24. April 2017

Platz zehn für Max in Valkenswaard

Starts müssen besser werden

Vor den Toren der deutschniederländischen Grenze fand am vergangenen Wochenende der sechste Lauf der FIM Motocross Weltmeisterschaft statt. Für den Auftritt in Valkenswaard hatte sich der Deutsche Max Nagl aus dem Rockstar Energy Husqvarna Factory Racing Team große Ziele gesteckt. Am Ende kosteten jedoch durchwachsene Starts eine vordere Platzierung.

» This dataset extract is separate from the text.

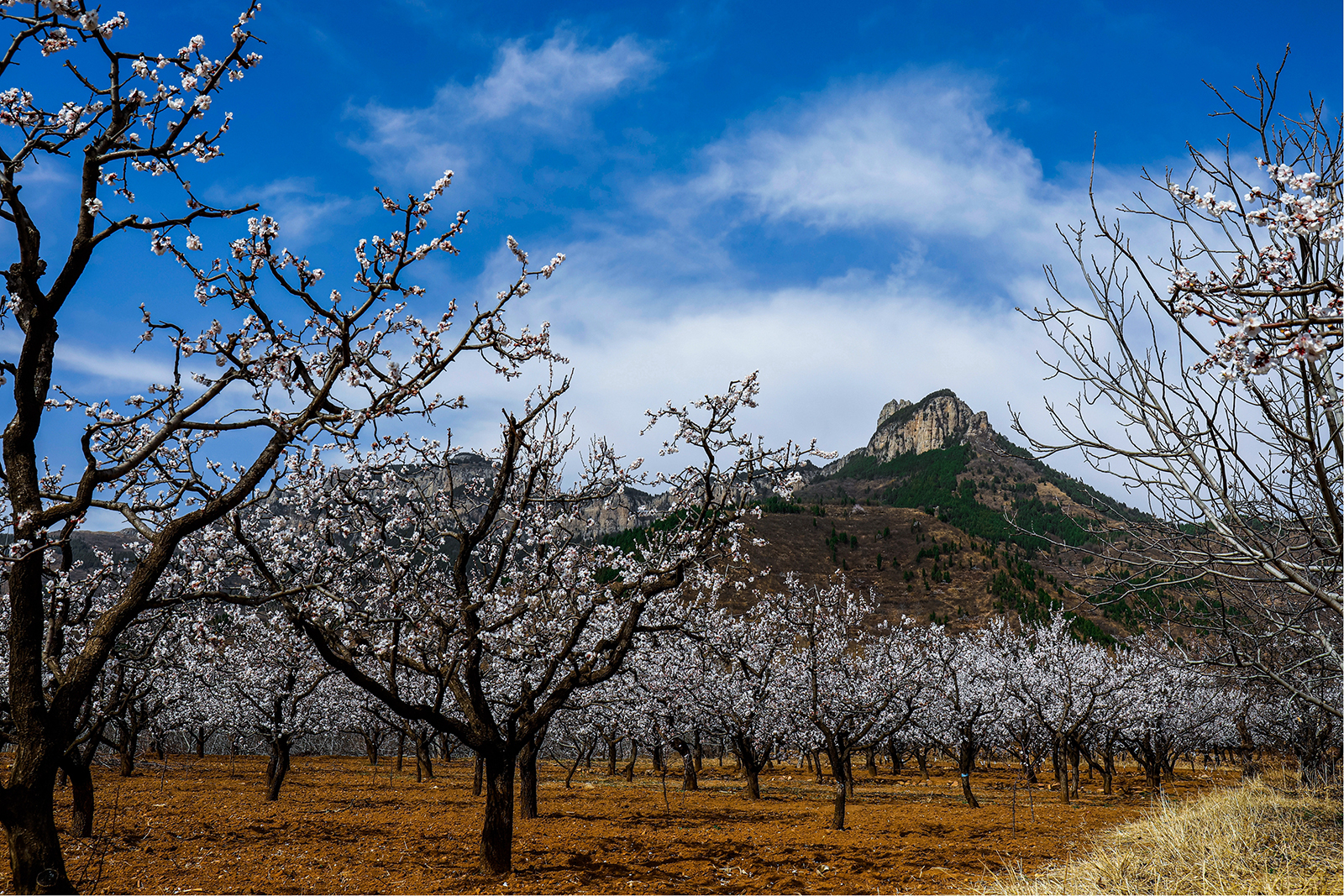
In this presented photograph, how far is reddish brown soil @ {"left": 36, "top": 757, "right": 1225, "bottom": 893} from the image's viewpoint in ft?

Von Italien aus ging es für die MXGP weiter zum Grand Prix von Europa in die Niederlande. Schauplatz war der Euro Circuit in Valkenswaard. Die 1.550 Meter lange Strecke präsentierte sich wieder in einem guten Zustand und versprach spannende Rennen. Nach einem durchwachsenden Saisonstart hatte sich der Deutsche Max Nagl große Ziele gesteckt. „Im vergangenen Jahr stand ich in Valkenswaard auf dem Podium, eine Wiederholung wäre wirklich schön“, kommentierte der 29-jährige seinen Start im Vorhinein.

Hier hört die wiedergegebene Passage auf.